1. Core Engine Changes

Changes to:

  • Policy evaluation logic
  • Attestation verification
  • Evidence chains
  • Identity verification (e.g., Sigstore, Keys)

These require:

  • Tests
  • Backward compatibility consideration
  • Clear documentation

2. Policies & Examples

We strongly encourage contributions of:

  • Reusable policies (e.g., SBOM checks, SLSA requirements)
  • PolicySets for real-world scenarios
  • Security framework mappings (e.g., SLSA, OSPS, CRA)

Example policy snippet:

{
  "id": "sbom-check",
  "tenets": [
    {
      "runtime": "cel@v0",
      "code": "has(sbom.packages) && sbom.packages.size() > 0"
    }
  ]
}

Policy, PolicySet and PolicyGroup contributions should be submitted to the policies community repository.

3. Plugins & Extensions

AMPEL supports extensibility via:

  • CEL plugins (custom functions, data sources)
  • Transformers (predicate manipulation)
  • Collector Drivers (sources of attested data)

CEL plugins and Transformers are currently kept in-tree. Collector drivers are kept in the collector repo.

Examples:

  • SBOM graph queries
  • Vulnerability data ingestion

🧪 Testing Guidelines

  • Add unit tests for new features
  • Avoid breaking existing behavior
  • Prefer table-driven tests in Go

Run:

go test ./...

🔐 Security Contributions

Security is core to AMPEL.

If your contribution involves:

  • Attestation formats
  • Signature verification
  • Identity validation
  • Supply chain threat models

Please include:

  • Threat model considerations
  • Real-world applicability
  • References to standards (SLSA, in-toto, OpenVEX, etc.)

For security vulnerabilities, please DO NOT open a public issue.
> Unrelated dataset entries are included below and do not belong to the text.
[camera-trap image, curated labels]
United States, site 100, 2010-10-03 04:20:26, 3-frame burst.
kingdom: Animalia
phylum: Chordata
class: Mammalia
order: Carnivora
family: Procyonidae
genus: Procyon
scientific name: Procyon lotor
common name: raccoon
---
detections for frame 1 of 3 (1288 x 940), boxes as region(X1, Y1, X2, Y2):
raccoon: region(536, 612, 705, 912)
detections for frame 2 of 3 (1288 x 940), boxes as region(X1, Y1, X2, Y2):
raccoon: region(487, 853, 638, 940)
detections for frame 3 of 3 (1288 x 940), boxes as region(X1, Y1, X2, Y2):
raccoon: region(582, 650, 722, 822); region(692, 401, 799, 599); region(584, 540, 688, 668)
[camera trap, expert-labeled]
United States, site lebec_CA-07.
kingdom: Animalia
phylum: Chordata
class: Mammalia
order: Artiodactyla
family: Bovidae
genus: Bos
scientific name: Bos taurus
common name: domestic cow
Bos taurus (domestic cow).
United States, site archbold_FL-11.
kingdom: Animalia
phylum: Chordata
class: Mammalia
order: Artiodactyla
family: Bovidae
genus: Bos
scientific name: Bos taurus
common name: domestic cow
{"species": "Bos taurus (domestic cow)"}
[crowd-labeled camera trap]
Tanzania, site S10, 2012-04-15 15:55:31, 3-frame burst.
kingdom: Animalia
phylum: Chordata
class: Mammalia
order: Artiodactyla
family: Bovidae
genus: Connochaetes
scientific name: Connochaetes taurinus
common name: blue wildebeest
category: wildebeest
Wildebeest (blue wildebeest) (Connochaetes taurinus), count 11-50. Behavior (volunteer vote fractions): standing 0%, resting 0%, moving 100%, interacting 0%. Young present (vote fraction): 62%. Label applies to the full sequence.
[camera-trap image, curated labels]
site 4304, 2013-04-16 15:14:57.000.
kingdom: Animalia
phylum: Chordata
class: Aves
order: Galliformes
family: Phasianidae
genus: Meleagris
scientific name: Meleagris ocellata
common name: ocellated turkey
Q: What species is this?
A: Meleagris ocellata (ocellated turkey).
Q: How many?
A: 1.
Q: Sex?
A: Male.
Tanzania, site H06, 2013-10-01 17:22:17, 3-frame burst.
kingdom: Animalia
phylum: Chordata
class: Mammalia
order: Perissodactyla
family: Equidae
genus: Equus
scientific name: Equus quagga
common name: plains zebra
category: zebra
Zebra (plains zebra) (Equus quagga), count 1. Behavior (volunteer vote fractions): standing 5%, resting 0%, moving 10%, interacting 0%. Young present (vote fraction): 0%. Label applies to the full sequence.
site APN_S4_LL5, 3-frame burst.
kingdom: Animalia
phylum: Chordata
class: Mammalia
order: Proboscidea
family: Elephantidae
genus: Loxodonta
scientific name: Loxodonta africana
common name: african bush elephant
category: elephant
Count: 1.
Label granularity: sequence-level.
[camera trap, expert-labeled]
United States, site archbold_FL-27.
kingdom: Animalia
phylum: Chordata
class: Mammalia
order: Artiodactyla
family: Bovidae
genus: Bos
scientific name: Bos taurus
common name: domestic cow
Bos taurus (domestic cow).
Instead, initiate a privet vulnerarbility report.

🧹 Code Style

  • Follow standard Go conventions
  • Keep functions small and composable
  • Prefer clarity over cleverness
  • Document exported functions
  • Always run golangci-lint before submitting a PR

Use:

go fmt ./...
go vet ./...
golangci-lint run

📦 Commit Guidelines

  • Keep commmits small, scoped to a single change.
  • Use clear, descriptive commit messages
  • Reference issues when applicable
  • Using copilot's auto-summary is fine but we also want to hear from you!

🔄 Pull Request Process

Before submitting a PR:

  • Code builds successfully
  • Tests pass
  • New functionality is tested
  • Documentation updated if needed

PRs should include:

  • Description of the change
  • Motivation / use case
  • Any breaking changes

Maintainers may request changes before merging.

🧠 Design Philosophy

AMPEL aims to be:

  • Composable — reusable policy building blocks
  • Extensible — plugins and multiple runtimes
  • Non-prescriptive — works with existing pipelines
  • Verifiable — grounded in attestations and cryptographic evidence

Contributions should align with these principles.

📄 License

By contributing, you agree that your contributions will be licensed under the Apache 2.0 License.

🙌 Thank You

AMPEL exists to make cryptographically verifiable supply chain security practical.